Hanin tak menjawab. Miranda menyadari kesedihan di wajah putrinya.
“Sabar ya, keadaan ini pasti sulit bagimu, tapi mama yakin kamu anak yang kuat dan pasti bisa melewati semua ini.” Sembari menggenggam tangan Hanin berusaha menghiburnya. “Memang kamu ingin ke mana? Mau ke kamar mandi?” lanjutnya bertanya.
Hanin menggeleng.
“Hani ingin keluar, Mah, bosan seharian di kamar, tapi kaki Hani masih sakit saat digerakkan.”
“Papa belum pulang, rumah hanya ada mama, bibi dan Pak Harsa. Kamu mau aku memanggil mereka?”
“Tidak usah, Mah, biar Hani coba sendiri.”
Hanin meminta Miranda untuk mendekatkan kursi roda. Dengan menahan rasa sakit dan dibantu Miranda, Hanin meletakkan satu kakinya yang sehat ke arah kursi dan menarik satu kakinya yang sakit. Hanin benar-benar berjuang menahan sakitnya demi bisa duduk di kursi roda. Andai saja ada Elvan atau Satya tentu mereka tidak akan membiarkan dirinya kesulitan apa lagi kesakitan. Namun, Hanin berpikir tidak ingin selalu bergantung dengan mereka, dia harus berusaha sendiri.
Setelah berusaha dan usah payah dengan bantuan Miranda yang sabar, Hanin akhirnya bisa duduk di kursi roda. Dia meminta Miranda mengantarnya menuju halaman belakang.
Hanin duduk di kursi roda dengan majalah di pangkuannya. Menghirup udara luar sembari memandang jernihnya kolam renang membuat pikirannya terasa lebih jernih.
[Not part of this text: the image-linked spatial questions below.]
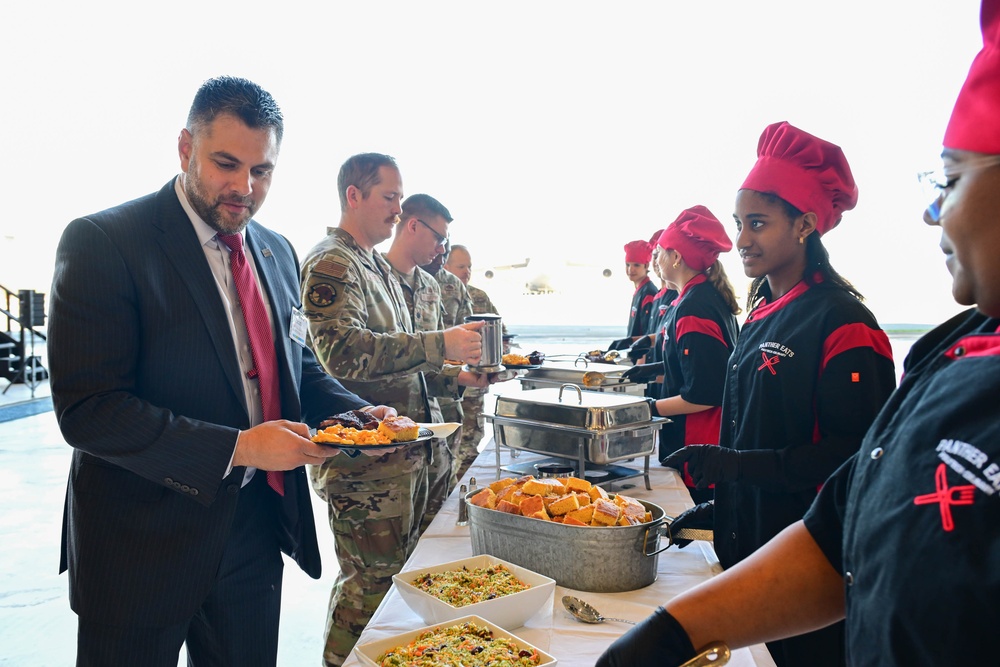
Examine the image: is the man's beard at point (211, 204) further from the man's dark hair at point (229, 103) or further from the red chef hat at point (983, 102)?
the red chef hat at point (983, 102)

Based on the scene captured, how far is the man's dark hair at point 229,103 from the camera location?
127 centimetres

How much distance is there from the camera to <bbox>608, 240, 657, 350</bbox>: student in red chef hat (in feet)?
17.9

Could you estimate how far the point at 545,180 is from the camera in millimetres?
12266

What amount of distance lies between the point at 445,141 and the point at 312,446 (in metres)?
10.3

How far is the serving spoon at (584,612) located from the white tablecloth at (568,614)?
10 millimetres

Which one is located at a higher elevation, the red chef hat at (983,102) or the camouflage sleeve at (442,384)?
the red chef hat at (983,102)

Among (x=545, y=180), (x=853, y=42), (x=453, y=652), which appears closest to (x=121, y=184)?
(x=545, y=180)


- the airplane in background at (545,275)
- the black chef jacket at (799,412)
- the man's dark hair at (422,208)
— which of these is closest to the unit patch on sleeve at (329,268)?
the man's dark hair at (422,208)

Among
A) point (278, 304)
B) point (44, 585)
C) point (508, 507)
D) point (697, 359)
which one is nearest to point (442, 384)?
point (697, 359)

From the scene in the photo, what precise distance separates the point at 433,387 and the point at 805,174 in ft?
5.21

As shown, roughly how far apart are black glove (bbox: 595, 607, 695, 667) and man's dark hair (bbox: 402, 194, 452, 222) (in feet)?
6.92

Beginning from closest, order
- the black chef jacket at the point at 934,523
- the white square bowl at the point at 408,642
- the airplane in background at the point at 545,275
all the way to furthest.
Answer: the black chef jacket at the point at 934,523
the white square bowl at the point at 408,642
the airplane in background at the point at 545,275

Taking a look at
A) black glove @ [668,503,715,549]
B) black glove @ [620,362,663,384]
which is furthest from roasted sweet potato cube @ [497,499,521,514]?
black glove @ [620,362,663,384]

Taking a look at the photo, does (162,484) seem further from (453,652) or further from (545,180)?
(545,180)
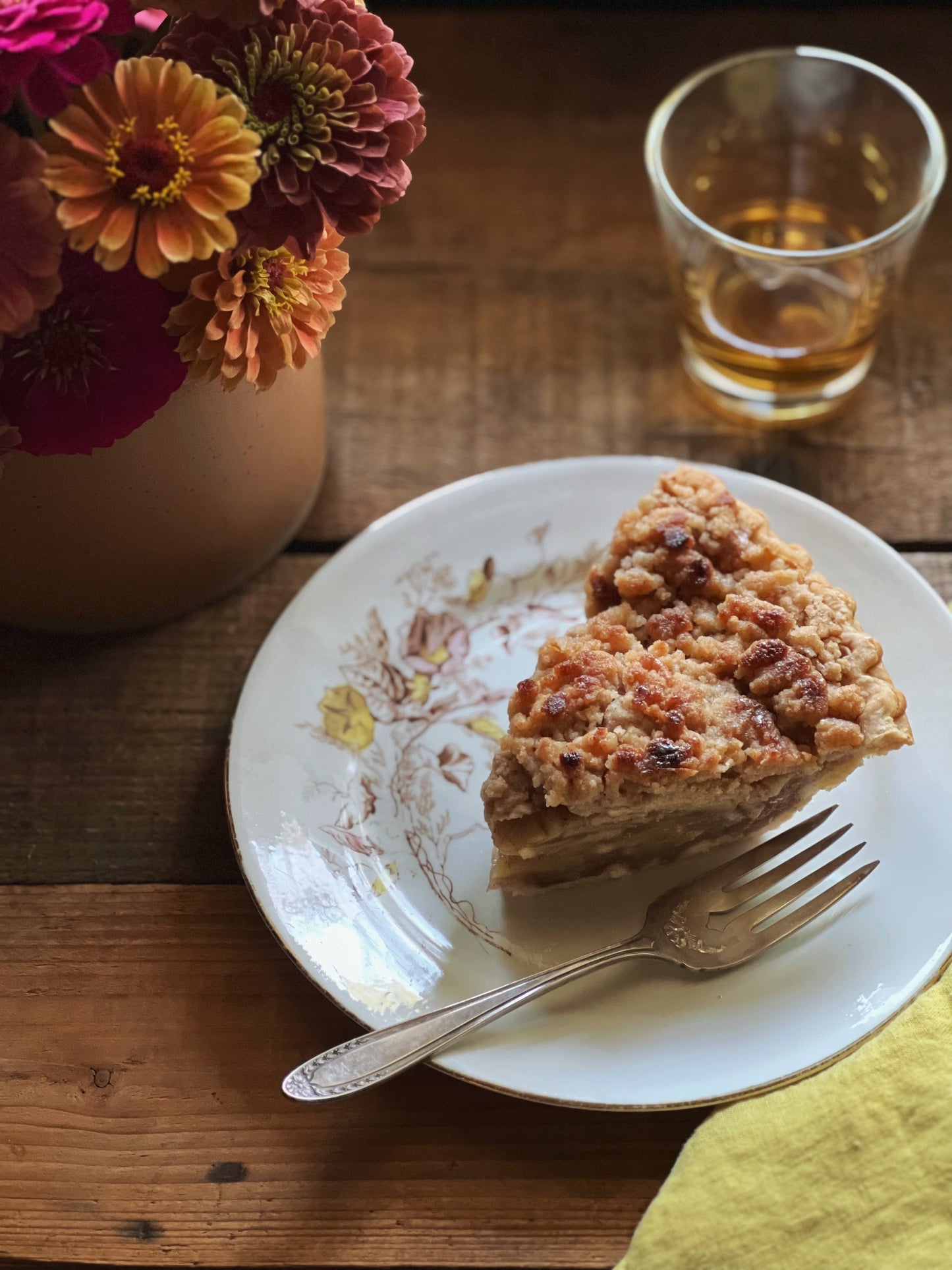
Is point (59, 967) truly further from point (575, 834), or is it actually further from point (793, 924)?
point (793, 924)

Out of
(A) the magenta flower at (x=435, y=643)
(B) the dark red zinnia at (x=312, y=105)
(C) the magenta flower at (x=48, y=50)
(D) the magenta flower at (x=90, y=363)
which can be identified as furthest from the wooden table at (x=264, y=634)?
(C) the magenta flower at (x=48, y=50)

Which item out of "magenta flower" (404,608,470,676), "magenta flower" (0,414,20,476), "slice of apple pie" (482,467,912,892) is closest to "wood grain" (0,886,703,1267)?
"slice of apple pie" (482,467,912,892)

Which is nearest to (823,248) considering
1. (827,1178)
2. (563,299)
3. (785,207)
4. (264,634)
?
(785,207)

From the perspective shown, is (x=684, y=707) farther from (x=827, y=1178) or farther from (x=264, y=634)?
(x=264, y=634)

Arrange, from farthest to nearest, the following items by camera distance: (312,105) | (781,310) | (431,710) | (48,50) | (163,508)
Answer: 1. (781,310)
2. (431,710)
3. (163,508)
4. (312,105)
5. (48,50)

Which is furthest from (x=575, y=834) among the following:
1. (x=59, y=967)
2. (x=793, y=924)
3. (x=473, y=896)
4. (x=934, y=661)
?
(x=59, y=967)

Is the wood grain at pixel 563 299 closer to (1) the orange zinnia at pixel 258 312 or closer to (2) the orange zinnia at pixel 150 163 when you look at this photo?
(1) the orange zinnia at pixel 258 312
Sesekali dia menggerakkan kursi roda berkeliling mengitari taman.
‘Rasanya segar bisa berenang di siang hari seperti ini, tapi kapan aku bisa berenang lagi?’
Hanin memejamkan matanya menahan keinginan yang mustahil itu. Menahan kekecewaan saat sadar dirinya tak mampu. Hanin ingin menyingkirkan harapan kosong itu. Namun, bayangan dirinya berenang bersama Satya justru muncul di benaknya. Saling kejar-kejaran, menciprat dengan air dan berenang hingga mereka merasa bosan. Kegiatan yang sangat menyenangkan saat hari libur sekolah maupun di hari tak ada kegiatan ekstrakurikuler di sekolah.
Hanin sampai tersenyum sendiri saat itu, ketika dia merasakan sepasang tangan menutup kedua matanya dari belakang membuatnya kaget. Menyadari aroma parfum yang familier itu Hanin merasakan hatinya membuncah bahagia.